--- Input for this task Enclosed Below ---
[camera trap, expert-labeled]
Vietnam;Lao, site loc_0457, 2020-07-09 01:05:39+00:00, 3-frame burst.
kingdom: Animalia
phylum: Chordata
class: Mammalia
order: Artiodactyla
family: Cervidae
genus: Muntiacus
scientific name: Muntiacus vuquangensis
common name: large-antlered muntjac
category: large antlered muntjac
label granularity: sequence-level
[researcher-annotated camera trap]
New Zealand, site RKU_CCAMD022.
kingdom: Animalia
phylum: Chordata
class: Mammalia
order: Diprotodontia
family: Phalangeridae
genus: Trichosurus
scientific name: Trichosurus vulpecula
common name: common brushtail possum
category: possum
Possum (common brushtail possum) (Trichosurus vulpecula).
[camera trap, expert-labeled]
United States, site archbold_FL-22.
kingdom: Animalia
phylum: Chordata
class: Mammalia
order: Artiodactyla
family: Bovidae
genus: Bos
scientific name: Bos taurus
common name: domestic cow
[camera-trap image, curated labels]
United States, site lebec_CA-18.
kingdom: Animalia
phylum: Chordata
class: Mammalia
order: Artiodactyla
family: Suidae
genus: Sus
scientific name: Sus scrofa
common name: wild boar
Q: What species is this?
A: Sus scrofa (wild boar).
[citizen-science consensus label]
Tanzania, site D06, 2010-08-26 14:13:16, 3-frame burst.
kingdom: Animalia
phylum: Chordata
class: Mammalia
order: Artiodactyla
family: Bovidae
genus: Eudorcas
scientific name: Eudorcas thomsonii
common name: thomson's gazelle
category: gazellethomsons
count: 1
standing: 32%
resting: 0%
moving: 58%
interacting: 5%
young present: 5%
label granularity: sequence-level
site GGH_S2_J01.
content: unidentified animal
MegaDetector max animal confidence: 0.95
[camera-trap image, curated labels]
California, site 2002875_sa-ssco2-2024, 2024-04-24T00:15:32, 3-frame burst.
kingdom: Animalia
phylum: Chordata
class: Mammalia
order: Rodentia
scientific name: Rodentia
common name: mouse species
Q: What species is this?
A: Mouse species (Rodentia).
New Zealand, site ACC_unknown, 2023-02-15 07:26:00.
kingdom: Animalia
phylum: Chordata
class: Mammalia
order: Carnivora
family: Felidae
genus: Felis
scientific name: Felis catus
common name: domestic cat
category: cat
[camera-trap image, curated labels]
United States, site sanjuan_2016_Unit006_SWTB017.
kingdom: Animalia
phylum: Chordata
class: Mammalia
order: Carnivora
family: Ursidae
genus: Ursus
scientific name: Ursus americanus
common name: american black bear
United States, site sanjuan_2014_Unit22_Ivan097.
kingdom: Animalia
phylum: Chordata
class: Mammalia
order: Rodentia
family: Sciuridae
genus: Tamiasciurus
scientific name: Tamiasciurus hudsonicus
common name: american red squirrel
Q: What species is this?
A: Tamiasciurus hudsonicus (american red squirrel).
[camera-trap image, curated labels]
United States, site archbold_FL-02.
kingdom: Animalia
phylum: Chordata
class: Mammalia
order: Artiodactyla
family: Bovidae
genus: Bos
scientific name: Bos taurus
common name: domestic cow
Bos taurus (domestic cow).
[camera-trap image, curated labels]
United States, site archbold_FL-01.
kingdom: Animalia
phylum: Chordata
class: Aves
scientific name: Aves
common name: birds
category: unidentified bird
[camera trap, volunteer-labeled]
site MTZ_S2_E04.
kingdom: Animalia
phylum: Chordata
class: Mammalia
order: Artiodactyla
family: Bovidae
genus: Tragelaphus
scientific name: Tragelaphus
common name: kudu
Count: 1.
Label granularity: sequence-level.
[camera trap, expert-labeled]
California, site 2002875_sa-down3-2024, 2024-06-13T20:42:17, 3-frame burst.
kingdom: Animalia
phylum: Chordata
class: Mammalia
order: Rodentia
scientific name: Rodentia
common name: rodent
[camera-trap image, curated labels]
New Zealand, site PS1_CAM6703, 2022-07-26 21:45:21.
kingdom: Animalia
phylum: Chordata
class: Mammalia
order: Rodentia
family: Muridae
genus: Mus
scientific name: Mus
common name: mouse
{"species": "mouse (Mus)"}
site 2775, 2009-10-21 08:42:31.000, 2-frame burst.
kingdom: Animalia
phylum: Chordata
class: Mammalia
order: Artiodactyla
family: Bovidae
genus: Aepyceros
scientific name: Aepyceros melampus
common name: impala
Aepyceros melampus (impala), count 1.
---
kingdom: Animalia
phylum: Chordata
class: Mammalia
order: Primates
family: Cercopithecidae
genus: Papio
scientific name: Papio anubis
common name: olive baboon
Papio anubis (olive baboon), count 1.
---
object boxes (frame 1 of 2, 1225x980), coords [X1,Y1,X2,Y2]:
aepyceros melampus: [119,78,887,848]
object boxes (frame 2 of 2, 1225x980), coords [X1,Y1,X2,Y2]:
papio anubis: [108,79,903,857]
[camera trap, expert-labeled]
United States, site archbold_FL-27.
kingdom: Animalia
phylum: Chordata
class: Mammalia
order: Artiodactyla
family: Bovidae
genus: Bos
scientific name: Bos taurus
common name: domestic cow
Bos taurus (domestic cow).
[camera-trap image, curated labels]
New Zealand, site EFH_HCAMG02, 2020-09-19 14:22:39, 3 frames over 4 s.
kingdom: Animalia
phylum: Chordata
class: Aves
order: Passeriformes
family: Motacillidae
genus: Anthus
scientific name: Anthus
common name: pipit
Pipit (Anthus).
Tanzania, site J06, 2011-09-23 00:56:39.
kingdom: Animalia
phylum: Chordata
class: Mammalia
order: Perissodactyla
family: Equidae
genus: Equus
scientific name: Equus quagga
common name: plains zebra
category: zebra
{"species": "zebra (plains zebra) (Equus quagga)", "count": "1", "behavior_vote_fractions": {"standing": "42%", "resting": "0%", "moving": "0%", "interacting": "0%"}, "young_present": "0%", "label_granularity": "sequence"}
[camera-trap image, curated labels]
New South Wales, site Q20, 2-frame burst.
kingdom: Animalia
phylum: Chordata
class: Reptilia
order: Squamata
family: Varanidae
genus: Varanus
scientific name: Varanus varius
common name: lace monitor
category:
--- End of Enclosed Input for this task ---
Exercise description → Could you print, exactly and with nothing else, the lines from the one containing "category: zebra" through the last line of the records above?

Solution below →
category: zebra
{"species": "zebra (plains zebra) (Equus quagga)", "count": "1", "behavior_vote_fractions": {"standing": "42%", "resting": "0%", "moving": "0%", "interacting": "0%"}, "young_present": "0%", "label_granularity": "sequence"}
[camera-trap image, curated labels]
New South Wales, site Q20, 2-frame burst.
kingdom: Animalia
phylum: Chordata
class: Reptilia
order: Squamata
family: Varanidae
genus: Varanus
scientific name: Varanus varius
common name: lace monitor
category:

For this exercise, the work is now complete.